Deputado à Assembleia Constituinte, o líder do PCP foi também questionado sobre a atuação de um outro deputado constituinte, Marcelo Rebelo de Sousa, que é hoje Presidente da República.

"Não se pode acusar este Presidente da República de não ter cumprido a Constituição", começa por dizer Jerónimo de Sousa, que critica, no entanto, a postura do chefe de Estado de "meter-se em assuntos onde deveria ter mais prudência".
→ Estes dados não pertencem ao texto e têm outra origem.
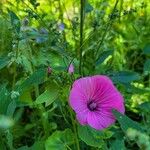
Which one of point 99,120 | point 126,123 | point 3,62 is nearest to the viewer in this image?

Recentemente o Presidente da República foi amplamente criticado por partidos políticos e sociedade civil pelas declarações que proferiu sobre os 424 casos de abusos sexuais de menores na Igreja Católica. Marcelo Rebelo de Sousa considerou que não eram "um número muito elevado", mas, mais tarde, esclareceu o que tinha dito e disse acreditar que o número é ainda maior.

Sobre esse assunto, o secretário-geral do PCP julga que o Presidente da República "foi descuidado", pela "própria sensibilidade" da questão dos abusos sexuais.

"Acho que Marcelo Rebelo de Sousa precipitou-se, quando se tem uma inteligência fulgurante, às vezes dá para o torto", completou.